Serving Clovis, Portales and the Surrounding Communities

Rodriguez: Prayer, action, God can fix this

Do actions speak louder than words?

Sometimes it takes words to ignite action. Otherwise, how will people know what we want? How will they know when we had enough? And how will God know when we can’t do it alone?

Well, here’s a news flash. God isn’t fixing this. That’s according to the Dec. 3 issue of the New York Daily News.

Helena Rodriguez

Now let me back up. God isn’t fixing what? According to who?

According to the Politically Correct who say words can hurt and yet words are ineffective when it comes to doing good? The same people who say guns cause violence when it comes to domestic terrorism, but words and offensive language like “Christmas” instead of “holidays” may be provoking?

In its issue early this month, the New York Daily News advocated for people to “do something” about gun violence while mocking prayer. It got it backward. With the increase in active-shooter situations, a.k.a. terrorism, tell our commander-in-chief to “do something” while our “one nation (that is supposed to be) under God” gets down on bended knee like it did in phenomenal numbers on Sept. 11, 2001.

I believe it is prayer — and only prayer — followed by action, that will result in the containment of terrorists in spite of Obama’s fantastical “they are already contained” policy.

It’s time to “contain” the reign of glamour and political niceness that is blind to the wolves in sheeps’ clothing. Instead, they want to turn an innocent lamb into the beastly lion.

I saw an unpolitically correct cartoon that depicted Uncle Sam kneeling under a cross.
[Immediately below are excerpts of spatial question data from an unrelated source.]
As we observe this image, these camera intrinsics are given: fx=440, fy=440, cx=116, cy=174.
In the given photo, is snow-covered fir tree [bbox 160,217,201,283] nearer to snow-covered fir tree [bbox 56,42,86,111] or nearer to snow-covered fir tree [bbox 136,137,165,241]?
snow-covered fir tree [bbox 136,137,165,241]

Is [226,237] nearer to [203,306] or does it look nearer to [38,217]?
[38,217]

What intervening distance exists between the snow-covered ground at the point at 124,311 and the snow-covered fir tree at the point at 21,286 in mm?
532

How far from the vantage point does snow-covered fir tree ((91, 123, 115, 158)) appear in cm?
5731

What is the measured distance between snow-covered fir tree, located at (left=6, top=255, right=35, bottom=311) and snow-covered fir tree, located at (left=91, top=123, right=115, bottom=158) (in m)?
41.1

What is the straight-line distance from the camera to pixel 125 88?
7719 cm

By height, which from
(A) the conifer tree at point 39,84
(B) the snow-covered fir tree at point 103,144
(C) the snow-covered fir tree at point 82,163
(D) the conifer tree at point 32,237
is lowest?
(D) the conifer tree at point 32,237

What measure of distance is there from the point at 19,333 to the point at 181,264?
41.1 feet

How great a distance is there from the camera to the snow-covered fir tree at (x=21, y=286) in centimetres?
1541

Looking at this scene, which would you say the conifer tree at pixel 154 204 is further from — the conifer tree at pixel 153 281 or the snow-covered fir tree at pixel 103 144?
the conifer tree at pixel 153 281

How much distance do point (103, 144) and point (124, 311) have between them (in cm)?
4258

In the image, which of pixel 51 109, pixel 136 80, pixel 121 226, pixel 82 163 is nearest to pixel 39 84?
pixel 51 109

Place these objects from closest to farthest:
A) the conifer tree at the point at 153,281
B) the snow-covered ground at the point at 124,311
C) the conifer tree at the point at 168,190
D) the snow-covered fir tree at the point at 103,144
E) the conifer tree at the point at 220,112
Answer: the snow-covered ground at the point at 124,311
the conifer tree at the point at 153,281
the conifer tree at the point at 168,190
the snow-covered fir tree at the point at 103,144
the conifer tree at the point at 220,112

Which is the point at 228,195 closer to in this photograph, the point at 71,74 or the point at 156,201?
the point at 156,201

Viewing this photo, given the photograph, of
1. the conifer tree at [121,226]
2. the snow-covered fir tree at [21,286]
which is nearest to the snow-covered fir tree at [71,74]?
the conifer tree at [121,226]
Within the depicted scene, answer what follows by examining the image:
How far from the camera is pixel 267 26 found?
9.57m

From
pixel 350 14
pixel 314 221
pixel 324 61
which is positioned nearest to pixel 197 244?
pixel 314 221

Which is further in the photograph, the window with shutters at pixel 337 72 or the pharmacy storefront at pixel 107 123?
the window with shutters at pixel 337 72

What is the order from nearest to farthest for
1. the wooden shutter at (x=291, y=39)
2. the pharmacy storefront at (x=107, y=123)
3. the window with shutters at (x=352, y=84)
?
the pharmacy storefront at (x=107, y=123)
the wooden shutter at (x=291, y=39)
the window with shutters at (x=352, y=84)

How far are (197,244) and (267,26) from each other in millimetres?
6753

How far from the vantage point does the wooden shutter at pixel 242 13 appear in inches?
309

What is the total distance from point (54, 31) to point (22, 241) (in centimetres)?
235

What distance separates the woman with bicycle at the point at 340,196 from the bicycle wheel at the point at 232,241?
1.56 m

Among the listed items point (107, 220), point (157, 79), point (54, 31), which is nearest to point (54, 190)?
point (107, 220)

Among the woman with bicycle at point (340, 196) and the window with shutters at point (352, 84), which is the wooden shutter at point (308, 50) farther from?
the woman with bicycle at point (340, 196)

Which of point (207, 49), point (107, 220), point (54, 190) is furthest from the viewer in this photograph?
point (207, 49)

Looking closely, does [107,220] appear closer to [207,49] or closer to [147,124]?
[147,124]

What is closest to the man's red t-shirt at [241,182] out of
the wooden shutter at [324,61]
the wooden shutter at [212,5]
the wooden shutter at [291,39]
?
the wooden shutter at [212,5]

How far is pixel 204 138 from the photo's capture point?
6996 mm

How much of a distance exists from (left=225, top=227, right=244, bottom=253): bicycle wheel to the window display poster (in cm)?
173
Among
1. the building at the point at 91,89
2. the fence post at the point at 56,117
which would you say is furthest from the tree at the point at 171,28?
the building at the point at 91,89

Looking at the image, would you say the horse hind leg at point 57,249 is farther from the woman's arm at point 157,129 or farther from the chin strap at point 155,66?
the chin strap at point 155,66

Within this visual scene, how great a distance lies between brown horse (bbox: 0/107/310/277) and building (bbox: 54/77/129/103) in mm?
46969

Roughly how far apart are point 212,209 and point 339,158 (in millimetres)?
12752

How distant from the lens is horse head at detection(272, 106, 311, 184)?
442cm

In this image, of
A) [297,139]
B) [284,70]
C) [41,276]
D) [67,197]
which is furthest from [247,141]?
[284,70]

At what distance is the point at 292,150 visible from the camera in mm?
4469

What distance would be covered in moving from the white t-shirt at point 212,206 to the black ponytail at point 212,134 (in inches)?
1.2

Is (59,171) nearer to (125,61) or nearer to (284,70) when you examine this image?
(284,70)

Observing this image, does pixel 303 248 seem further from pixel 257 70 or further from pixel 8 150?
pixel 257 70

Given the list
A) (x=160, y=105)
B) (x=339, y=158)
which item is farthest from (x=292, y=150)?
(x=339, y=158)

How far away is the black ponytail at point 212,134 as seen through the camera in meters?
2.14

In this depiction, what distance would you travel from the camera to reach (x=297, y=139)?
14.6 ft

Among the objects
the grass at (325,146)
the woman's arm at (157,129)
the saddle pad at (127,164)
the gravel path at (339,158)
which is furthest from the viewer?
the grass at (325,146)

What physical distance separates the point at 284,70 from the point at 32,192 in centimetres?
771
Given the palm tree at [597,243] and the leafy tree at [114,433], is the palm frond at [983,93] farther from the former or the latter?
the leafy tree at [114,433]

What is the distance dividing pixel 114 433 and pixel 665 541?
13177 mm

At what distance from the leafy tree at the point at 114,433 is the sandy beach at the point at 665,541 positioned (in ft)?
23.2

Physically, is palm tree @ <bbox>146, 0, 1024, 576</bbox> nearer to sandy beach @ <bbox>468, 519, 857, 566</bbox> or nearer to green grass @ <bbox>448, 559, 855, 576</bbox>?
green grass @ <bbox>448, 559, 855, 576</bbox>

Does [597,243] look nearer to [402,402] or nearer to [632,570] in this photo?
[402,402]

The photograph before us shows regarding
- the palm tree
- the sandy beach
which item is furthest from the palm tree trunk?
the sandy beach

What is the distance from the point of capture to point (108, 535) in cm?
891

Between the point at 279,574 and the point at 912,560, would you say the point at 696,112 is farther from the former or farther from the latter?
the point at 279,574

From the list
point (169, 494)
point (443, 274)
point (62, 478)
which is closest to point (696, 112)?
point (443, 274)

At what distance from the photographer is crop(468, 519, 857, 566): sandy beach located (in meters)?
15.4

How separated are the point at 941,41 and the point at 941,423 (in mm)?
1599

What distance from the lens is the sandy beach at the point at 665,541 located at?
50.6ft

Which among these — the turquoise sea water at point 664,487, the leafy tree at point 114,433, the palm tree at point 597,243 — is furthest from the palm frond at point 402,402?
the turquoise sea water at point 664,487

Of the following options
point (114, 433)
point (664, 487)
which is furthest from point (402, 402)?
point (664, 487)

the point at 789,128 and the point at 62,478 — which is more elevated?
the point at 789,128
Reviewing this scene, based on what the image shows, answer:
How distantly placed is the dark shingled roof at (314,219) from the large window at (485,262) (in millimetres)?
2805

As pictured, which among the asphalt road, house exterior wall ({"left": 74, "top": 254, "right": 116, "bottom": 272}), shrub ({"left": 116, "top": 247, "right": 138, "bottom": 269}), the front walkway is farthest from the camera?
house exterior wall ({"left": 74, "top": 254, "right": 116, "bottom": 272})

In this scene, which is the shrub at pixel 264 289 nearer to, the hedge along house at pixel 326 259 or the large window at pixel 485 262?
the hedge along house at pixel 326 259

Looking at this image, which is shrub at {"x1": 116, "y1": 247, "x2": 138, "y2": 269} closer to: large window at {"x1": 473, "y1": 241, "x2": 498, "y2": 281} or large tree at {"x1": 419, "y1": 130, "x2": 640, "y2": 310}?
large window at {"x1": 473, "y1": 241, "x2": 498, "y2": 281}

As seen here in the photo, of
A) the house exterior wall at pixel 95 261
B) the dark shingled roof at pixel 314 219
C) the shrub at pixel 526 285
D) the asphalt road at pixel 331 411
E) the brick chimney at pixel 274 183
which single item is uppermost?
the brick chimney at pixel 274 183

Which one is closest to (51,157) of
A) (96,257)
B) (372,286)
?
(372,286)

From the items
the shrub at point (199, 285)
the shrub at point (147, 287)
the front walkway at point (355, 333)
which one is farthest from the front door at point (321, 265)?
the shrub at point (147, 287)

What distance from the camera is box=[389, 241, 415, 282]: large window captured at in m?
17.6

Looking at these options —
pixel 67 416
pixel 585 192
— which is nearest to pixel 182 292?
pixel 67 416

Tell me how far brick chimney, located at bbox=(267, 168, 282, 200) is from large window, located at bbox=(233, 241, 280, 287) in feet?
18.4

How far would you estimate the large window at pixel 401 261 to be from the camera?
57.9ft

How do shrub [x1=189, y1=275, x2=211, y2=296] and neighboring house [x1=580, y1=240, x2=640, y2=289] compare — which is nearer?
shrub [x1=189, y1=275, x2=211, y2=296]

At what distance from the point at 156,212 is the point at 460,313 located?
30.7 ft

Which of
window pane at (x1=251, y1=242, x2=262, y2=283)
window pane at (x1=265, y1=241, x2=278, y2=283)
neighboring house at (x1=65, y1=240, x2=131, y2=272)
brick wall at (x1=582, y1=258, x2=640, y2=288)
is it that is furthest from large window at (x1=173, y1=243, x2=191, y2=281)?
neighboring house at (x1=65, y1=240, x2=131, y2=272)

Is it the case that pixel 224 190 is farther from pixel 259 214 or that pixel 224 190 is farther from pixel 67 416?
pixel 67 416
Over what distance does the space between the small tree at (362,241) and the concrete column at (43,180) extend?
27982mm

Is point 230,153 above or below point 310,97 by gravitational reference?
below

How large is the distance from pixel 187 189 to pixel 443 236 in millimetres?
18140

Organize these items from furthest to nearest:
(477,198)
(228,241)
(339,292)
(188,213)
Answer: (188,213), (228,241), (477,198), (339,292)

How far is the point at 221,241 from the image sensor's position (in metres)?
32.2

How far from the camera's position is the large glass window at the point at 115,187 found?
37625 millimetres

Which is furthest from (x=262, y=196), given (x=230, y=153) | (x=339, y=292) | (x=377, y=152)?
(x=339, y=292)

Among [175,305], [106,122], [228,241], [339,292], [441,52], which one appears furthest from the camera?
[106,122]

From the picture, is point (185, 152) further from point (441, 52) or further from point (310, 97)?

The commentary that accompanied this cartoon suggested we Americans share in the blame for the rash or recent active-shooter incidents due to our increasingly secularized culture. If this is the case, should we be shocked when those who oppose the Christian principles of our founding fathers want to trample over an emblem that we ourselves are allowing to be trampled on?

Violence begets violence. A country that condones violence begets violence, and complacency results in chaos. How can we listen to anti-gun rhetoric from many who think abortion is OK?

The moral here is that words are twisted to protect or rationalize wrongs in some incidents while words spoken softly, in folded hands of prayer, are held in contempt.

Words can hurt. Words can blind. Words alone may not suffice. But words breathed into the air with folded hands and a trusting heart can move mountains, and hearts … and nations.

Prayer is an active, not a passive verb. God can fix this.